Why we don’t validate incoming xml
Often people ask me why we don’t validate the incoming xml against our xsd contracts at runtime.
It seems like a logical idea, why write an xsd and then ignore it at runtime.
Below I will give 3 reasons.
This is the simplest of all the reasons, yet it is not unimportant. Validation with an xsd is not a cheap operation and doing it for each request when most of the requests are valid is a waste of time. CPU cycles isn’t the only consideration here, In order to validate against an xsd you need the xsd. For that you need to either include the xsds as embedded resources or deploy the xsds with the binaries and load them at runtime. In both cases this will enlarge the memory footprint which is something we can’t afford on low-spec machines.
There is a general concept in api design that says you should be strict with your output but liberal with your inputs. Basically anything you can tolerate without crashing you should agree to work with even if it violates the spec a bit. Here as well, there may be certain elements that violate the schema but that you don’t really have an issue with, there is no reason, in such a scenario, to throw an exception just because it is in the xsd.
You may wonder how such a thing can happen? How is it that the code doesn’t really require what the xsd says. I can imagine a few simple scenarios where this can happen.

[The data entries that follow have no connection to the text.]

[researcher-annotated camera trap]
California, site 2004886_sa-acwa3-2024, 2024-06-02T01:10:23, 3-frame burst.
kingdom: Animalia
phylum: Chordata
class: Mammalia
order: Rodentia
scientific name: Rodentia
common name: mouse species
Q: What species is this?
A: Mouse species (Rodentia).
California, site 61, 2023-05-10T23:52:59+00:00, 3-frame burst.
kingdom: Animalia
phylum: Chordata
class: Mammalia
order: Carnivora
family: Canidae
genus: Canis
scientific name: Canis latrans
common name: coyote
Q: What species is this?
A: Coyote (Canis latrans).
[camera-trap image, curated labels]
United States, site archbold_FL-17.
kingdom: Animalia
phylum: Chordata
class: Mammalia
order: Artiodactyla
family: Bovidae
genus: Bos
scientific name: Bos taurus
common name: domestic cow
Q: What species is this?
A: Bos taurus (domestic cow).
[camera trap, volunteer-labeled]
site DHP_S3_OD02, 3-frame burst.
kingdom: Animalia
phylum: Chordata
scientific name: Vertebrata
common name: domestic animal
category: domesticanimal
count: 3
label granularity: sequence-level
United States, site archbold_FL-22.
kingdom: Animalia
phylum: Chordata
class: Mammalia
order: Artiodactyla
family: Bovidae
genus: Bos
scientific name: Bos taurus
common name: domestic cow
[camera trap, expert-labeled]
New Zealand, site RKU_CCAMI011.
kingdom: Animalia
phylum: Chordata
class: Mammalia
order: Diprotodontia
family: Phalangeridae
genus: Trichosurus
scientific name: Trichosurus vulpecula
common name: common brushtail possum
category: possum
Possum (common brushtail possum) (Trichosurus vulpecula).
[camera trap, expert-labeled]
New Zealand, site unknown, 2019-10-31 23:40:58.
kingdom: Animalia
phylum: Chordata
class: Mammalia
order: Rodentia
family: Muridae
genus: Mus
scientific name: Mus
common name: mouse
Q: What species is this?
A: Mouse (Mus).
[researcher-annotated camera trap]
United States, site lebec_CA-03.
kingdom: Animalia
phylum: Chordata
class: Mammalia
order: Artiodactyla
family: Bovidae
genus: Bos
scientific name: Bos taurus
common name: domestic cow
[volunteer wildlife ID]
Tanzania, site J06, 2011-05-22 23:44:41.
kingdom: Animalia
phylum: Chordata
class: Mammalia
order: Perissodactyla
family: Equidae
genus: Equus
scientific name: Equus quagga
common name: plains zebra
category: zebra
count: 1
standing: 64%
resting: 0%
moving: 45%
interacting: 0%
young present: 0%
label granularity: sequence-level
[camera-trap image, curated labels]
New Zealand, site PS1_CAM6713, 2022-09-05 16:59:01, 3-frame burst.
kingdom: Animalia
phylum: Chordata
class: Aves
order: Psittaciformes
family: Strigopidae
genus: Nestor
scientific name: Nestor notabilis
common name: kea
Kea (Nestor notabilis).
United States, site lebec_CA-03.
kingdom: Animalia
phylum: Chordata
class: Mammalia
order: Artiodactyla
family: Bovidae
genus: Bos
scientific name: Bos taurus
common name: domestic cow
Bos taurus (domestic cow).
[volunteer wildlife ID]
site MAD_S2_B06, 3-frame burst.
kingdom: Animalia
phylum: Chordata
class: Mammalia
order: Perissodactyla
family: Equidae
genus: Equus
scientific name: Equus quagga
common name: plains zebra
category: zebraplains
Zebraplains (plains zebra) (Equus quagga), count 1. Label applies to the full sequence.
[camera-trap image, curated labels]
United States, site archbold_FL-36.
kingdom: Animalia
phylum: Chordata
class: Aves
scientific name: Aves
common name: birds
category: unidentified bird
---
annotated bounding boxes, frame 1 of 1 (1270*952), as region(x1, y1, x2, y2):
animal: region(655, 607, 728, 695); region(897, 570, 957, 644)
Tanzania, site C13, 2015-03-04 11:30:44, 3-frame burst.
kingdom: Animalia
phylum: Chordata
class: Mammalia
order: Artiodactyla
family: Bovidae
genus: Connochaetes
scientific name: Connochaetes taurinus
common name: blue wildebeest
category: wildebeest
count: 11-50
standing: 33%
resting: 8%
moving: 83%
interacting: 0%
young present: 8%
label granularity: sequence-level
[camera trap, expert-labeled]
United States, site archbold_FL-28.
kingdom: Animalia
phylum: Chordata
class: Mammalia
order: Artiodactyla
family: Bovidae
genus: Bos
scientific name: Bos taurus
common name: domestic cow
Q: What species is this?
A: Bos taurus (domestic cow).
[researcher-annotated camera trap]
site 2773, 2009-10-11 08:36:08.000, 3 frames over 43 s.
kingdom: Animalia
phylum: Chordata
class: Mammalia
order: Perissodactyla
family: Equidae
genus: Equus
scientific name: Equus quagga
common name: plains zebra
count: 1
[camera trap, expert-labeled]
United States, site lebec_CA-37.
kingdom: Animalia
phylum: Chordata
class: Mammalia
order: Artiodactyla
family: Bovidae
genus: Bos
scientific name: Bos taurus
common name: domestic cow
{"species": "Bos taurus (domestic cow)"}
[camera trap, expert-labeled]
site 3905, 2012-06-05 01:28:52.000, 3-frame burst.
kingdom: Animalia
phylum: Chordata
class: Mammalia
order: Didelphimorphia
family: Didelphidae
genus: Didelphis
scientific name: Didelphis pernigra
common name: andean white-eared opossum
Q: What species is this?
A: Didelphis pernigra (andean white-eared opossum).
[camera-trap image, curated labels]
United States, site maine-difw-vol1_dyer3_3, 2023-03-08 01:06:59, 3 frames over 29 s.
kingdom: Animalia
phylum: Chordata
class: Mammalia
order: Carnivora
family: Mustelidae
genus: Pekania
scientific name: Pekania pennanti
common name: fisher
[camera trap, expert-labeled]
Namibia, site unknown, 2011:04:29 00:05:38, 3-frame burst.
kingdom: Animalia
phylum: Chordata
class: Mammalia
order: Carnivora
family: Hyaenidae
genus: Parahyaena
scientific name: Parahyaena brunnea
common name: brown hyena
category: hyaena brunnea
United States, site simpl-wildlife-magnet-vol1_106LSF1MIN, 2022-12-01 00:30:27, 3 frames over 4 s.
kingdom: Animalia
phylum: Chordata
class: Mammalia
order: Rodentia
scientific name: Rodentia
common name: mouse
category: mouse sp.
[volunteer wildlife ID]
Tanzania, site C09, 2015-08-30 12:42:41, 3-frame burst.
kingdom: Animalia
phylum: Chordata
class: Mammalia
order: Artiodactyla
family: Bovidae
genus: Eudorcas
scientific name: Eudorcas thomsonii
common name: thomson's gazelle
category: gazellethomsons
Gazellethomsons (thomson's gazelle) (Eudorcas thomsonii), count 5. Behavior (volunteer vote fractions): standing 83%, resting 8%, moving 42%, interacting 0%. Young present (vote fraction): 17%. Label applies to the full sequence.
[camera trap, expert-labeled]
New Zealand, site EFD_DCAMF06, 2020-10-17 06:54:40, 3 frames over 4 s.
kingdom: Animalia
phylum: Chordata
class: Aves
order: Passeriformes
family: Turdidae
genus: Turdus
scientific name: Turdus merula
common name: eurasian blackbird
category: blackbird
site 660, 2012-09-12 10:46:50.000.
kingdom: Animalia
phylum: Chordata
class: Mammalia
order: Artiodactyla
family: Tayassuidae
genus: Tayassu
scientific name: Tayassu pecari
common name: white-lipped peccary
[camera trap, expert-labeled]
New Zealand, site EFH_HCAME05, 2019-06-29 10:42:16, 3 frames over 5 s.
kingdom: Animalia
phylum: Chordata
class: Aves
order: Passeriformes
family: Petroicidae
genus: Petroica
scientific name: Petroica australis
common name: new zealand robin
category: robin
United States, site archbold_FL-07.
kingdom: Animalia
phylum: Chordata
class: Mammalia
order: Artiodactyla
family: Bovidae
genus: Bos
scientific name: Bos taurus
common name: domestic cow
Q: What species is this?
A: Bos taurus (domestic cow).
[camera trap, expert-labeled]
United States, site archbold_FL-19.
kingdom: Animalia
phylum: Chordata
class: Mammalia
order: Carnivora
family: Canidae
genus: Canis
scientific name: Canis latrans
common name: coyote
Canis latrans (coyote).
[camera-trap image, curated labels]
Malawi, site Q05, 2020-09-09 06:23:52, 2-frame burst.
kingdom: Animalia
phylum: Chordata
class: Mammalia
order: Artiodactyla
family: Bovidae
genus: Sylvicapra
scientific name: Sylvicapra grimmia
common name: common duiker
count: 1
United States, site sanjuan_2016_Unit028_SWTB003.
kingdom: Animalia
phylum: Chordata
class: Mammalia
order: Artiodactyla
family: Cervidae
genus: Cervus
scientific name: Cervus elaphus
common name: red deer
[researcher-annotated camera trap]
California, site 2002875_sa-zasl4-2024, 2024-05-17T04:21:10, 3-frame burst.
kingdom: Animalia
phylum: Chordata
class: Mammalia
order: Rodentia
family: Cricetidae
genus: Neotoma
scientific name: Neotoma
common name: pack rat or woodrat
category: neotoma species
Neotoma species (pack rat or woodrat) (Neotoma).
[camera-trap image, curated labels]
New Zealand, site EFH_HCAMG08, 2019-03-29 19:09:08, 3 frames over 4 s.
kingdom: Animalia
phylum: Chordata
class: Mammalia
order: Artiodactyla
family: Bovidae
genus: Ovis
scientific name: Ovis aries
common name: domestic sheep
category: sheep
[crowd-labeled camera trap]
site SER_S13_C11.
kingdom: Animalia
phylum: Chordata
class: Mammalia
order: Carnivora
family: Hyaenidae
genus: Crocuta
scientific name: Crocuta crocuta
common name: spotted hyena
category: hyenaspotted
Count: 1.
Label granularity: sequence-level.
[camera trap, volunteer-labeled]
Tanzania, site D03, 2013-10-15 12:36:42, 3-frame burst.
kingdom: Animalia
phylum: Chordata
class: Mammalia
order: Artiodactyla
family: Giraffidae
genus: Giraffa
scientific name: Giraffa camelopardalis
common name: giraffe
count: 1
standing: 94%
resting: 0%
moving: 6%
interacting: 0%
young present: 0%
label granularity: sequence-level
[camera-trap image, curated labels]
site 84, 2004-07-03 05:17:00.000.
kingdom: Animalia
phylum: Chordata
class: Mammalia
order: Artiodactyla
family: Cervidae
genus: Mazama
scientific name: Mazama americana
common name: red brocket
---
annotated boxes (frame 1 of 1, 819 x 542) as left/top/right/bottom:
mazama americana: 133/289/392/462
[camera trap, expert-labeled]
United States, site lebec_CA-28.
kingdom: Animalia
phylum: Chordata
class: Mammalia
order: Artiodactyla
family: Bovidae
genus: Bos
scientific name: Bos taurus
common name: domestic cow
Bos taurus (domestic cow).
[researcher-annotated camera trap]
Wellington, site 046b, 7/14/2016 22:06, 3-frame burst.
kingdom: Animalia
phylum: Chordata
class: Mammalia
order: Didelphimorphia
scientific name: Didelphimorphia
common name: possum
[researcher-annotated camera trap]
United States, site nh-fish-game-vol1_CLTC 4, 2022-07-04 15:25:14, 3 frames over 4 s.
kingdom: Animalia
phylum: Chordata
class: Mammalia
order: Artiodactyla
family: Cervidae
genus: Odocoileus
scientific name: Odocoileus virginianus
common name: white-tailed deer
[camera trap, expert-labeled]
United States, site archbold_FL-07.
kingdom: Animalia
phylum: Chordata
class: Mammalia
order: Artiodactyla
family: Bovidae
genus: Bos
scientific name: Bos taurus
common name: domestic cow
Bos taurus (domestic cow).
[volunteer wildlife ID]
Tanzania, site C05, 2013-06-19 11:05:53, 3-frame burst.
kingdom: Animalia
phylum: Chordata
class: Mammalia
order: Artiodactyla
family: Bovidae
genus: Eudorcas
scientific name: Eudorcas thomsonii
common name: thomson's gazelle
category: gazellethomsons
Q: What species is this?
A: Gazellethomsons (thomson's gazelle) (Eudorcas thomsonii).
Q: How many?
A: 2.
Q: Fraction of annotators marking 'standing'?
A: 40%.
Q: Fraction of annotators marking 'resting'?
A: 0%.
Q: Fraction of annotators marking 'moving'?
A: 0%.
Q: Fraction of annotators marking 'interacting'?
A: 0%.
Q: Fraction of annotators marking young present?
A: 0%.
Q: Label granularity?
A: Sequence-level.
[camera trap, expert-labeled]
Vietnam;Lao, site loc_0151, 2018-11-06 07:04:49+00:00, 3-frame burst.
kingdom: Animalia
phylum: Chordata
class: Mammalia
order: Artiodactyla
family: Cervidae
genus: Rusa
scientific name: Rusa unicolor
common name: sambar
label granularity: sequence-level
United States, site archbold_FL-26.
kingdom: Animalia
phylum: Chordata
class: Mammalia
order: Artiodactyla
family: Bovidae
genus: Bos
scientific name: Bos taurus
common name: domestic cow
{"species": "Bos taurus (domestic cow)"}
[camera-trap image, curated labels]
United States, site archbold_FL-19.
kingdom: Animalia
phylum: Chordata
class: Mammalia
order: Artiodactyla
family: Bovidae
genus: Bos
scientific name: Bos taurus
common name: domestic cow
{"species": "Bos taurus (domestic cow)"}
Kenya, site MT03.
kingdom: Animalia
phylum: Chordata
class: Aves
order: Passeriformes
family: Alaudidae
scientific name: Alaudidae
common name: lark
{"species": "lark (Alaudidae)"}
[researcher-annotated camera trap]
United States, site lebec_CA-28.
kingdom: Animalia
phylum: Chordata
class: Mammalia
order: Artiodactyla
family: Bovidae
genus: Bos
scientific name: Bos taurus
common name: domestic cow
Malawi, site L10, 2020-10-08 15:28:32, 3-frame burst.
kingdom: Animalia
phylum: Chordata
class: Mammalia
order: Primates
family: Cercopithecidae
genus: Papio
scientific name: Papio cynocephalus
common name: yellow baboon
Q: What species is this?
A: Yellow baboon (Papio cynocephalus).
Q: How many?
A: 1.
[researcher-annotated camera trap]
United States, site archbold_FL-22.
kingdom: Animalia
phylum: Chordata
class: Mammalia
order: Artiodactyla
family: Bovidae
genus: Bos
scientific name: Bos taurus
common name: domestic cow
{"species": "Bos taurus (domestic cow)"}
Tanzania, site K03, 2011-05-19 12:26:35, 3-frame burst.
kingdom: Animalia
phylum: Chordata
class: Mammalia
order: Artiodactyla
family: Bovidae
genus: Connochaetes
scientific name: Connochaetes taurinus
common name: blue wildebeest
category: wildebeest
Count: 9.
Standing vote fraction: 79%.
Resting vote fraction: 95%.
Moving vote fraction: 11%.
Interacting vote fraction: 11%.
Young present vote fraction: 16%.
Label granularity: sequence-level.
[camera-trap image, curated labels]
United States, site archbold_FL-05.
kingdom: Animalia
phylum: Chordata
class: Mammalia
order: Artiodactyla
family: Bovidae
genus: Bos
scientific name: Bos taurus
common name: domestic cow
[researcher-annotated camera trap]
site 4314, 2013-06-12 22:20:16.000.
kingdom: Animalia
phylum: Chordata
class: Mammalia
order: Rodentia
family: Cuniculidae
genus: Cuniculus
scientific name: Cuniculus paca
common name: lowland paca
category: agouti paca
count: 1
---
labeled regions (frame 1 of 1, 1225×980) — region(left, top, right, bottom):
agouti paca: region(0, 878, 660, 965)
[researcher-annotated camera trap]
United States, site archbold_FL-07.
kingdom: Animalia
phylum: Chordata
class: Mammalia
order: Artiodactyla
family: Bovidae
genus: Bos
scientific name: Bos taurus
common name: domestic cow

The simplest is that you didn’t write the contract. The contract may have been written by a third party and we implement it and don’t really care about all the things they care about. Another scenario is element reuse, In most of the use cases a certain field is required so it is marked as such, but in certain scenarios it is not. There may also be elements that are conceptually required but you can live without them (maybe header info). You may also have a regex restriction to prevent illegal characters (maybe for security reasons) that can be resolved by sanitizing the input rather that throwing an exception.
3) Forward Compatibility
This is the biggest and the only unsolvable issues that I can think of. Lets say that In version 1 we had 3 elements and in version 1.1 we added an optional 4th element. This is a fully backwards compatible change so we only incremented the minor version. Now what if a customer has both versions deployed and he upgraded his requests to work with the new optional field?. If we validate against the xsd and the customer sends version 1.1 to version 1.0 (which should be ok) it will fail xsd validation.